Count the lines in the records below that contain the word "front". Give only the number.

== Provided material ==

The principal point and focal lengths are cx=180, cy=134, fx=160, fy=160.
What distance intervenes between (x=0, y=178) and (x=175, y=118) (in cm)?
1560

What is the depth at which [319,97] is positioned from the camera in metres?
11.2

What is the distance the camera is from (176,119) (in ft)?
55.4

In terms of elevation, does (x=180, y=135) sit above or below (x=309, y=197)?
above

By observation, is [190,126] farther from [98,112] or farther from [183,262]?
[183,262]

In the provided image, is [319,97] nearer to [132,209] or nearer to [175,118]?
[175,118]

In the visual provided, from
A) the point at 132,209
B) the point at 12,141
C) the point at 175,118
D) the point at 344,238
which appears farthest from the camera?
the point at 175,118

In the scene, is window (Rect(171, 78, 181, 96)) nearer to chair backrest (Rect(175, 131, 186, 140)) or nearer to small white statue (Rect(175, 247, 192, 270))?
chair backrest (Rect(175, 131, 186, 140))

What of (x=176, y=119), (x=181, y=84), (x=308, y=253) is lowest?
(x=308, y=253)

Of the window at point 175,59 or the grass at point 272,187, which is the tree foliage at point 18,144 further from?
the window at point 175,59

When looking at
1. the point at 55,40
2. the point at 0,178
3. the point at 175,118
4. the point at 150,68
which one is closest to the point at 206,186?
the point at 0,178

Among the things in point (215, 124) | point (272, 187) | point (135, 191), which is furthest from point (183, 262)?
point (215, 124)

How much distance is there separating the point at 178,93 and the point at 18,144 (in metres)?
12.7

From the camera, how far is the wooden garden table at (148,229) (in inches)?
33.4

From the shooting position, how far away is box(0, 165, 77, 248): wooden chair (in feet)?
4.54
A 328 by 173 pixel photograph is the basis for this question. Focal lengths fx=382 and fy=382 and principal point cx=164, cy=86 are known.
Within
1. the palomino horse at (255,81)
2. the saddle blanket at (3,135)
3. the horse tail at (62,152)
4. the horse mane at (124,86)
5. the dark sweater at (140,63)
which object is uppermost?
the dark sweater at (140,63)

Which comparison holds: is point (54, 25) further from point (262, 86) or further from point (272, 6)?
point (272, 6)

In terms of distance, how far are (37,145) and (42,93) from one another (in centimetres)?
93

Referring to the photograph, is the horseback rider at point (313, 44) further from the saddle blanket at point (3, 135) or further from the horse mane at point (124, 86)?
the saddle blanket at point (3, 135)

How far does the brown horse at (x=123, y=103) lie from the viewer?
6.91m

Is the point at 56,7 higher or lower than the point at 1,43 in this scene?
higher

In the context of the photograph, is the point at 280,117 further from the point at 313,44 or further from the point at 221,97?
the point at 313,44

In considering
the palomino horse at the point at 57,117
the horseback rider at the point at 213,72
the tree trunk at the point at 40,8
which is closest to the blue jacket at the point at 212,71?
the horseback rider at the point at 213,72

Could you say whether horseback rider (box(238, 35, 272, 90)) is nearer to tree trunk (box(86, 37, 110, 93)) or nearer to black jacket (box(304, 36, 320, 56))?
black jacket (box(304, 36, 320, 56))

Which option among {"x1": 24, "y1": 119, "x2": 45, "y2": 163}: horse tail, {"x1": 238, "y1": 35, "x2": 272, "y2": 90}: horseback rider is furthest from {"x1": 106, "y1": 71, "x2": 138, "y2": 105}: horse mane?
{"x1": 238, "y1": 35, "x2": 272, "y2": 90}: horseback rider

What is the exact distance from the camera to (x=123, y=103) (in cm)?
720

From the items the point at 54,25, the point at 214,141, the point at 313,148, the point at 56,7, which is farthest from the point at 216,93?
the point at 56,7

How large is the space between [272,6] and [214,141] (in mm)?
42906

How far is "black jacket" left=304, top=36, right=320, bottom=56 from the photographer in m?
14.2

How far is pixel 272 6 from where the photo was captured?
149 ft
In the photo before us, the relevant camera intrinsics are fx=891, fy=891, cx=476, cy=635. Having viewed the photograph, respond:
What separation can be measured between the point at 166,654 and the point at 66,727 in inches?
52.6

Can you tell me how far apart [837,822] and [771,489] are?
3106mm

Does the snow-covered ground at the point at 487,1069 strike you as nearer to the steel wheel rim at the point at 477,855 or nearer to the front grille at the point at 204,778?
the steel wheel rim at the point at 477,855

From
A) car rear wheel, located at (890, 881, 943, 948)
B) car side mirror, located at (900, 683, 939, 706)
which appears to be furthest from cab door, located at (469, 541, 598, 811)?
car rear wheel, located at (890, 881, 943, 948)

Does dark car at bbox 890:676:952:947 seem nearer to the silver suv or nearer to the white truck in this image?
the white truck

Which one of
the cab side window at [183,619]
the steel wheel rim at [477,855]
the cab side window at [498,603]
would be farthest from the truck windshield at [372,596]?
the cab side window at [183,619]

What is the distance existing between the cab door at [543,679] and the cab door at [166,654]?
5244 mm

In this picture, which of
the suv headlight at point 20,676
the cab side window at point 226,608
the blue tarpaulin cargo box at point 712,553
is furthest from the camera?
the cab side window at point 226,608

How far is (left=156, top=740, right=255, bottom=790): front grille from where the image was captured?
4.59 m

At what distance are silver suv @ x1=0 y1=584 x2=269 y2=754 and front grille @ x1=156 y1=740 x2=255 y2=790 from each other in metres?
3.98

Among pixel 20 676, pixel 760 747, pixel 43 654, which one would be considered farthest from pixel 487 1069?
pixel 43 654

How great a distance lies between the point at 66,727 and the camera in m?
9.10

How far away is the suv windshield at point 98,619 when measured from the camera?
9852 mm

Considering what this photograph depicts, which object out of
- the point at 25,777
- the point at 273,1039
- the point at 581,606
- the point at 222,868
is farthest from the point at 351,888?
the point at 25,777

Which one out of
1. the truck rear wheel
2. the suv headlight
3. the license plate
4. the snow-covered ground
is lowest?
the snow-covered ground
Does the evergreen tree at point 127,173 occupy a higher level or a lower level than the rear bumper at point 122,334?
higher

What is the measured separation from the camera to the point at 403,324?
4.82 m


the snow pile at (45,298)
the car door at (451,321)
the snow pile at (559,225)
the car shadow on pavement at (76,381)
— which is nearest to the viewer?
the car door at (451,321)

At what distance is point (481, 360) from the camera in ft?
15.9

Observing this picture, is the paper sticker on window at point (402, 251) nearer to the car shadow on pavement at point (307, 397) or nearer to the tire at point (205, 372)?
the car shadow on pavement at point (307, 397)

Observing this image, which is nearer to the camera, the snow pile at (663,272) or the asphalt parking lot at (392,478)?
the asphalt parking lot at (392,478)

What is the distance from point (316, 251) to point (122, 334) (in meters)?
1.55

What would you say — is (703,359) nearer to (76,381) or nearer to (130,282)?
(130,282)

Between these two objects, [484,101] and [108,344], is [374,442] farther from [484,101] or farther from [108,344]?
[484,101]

===
== Provided material ==

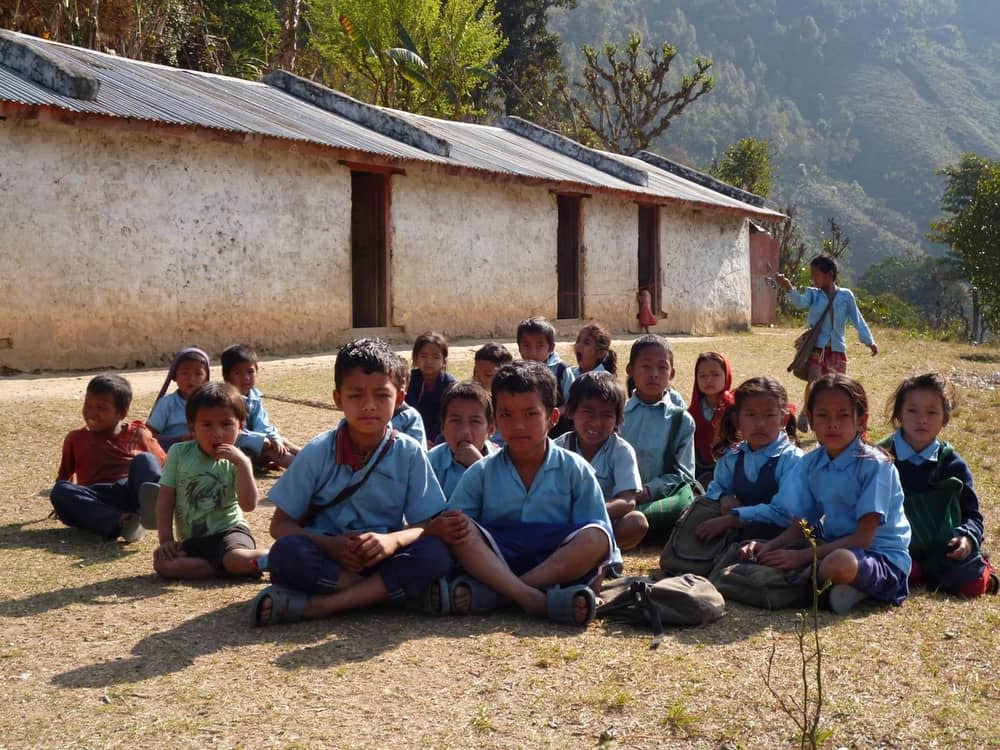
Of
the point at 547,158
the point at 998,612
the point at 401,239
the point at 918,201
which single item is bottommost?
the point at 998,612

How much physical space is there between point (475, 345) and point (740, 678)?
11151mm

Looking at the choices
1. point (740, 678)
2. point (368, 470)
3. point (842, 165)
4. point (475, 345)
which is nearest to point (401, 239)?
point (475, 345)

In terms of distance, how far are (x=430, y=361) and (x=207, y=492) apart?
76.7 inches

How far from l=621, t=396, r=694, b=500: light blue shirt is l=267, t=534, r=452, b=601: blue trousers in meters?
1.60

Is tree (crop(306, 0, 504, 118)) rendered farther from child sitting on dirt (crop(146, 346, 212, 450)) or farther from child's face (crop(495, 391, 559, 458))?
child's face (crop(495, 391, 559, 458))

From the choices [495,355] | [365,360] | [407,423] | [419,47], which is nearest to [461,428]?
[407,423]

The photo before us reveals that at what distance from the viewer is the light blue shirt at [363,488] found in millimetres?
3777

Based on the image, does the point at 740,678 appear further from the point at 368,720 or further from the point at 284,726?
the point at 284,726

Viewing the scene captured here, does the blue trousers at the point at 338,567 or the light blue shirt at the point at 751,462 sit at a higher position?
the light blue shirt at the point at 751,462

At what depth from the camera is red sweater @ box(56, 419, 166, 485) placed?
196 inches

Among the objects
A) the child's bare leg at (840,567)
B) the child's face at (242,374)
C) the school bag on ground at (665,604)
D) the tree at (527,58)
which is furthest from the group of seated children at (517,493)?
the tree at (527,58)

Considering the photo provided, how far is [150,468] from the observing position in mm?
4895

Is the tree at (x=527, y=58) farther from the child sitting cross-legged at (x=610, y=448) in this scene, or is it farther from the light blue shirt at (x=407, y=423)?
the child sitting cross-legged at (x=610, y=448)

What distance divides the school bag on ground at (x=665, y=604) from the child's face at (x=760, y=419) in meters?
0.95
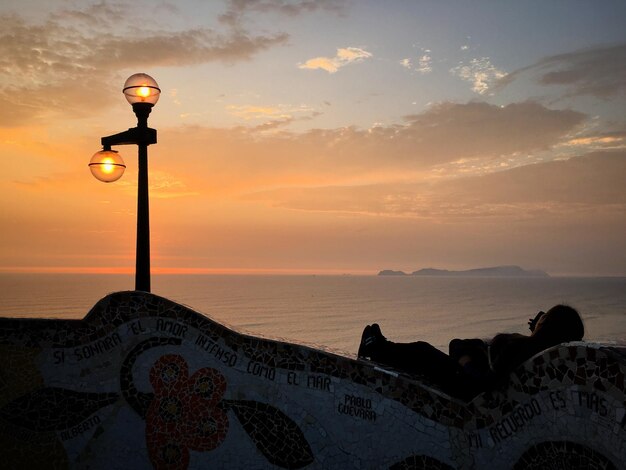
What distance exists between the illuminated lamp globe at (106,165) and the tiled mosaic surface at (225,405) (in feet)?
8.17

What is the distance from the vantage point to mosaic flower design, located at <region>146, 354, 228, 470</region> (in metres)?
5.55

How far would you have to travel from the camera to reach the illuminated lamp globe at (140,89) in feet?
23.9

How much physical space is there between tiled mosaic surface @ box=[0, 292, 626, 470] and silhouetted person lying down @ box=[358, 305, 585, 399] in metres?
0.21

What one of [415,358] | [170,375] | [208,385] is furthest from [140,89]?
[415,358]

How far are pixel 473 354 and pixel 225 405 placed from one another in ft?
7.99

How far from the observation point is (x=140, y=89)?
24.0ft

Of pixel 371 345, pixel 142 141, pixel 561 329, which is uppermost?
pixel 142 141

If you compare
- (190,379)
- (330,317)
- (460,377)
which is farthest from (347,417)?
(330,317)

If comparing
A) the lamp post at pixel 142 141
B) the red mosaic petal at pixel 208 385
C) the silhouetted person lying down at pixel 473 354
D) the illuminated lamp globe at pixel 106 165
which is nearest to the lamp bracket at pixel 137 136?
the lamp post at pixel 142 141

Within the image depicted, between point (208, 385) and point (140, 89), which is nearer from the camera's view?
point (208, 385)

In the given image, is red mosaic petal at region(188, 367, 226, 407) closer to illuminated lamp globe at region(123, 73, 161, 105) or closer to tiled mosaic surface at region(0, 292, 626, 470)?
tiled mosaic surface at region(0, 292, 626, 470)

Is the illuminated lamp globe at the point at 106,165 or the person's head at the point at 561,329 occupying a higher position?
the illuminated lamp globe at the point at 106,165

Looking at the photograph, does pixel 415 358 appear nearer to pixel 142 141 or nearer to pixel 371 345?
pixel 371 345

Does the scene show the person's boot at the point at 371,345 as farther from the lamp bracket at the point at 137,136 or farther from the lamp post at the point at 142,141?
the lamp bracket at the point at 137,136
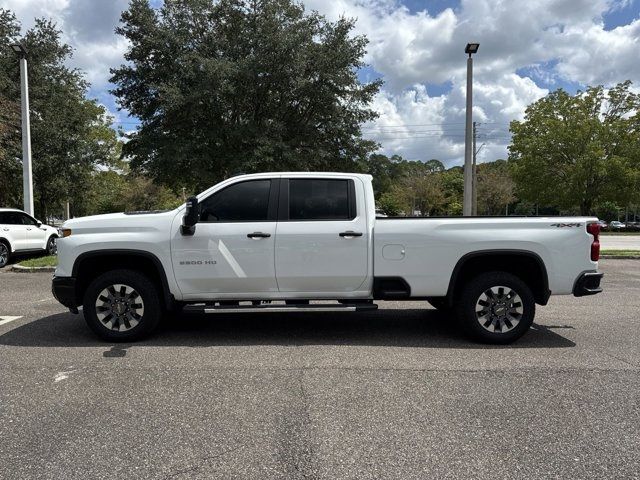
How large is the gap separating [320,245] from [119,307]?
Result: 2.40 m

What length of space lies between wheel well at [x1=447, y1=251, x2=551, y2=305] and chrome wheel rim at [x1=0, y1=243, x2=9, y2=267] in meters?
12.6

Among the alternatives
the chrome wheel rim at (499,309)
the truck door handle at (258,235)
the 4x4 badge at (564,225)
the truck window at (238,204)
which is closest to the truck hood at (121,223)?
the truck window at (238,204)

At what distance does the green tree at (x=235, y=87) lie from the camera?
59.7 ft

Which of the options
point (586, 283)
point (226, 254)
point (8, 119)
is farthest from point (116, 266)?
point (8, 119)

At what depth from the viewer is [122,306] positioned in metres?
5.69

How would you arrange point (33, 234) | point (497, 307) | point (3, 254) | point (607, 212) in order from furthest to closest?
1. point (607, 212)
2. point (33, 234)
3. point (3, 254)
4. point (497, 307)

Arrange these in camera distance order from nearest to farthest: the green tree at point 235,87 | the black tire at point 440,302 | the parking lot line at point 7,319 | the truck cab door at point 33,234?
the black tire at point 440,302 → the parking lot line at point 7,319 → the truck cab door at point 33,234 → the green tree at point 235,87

===

* [The result] 3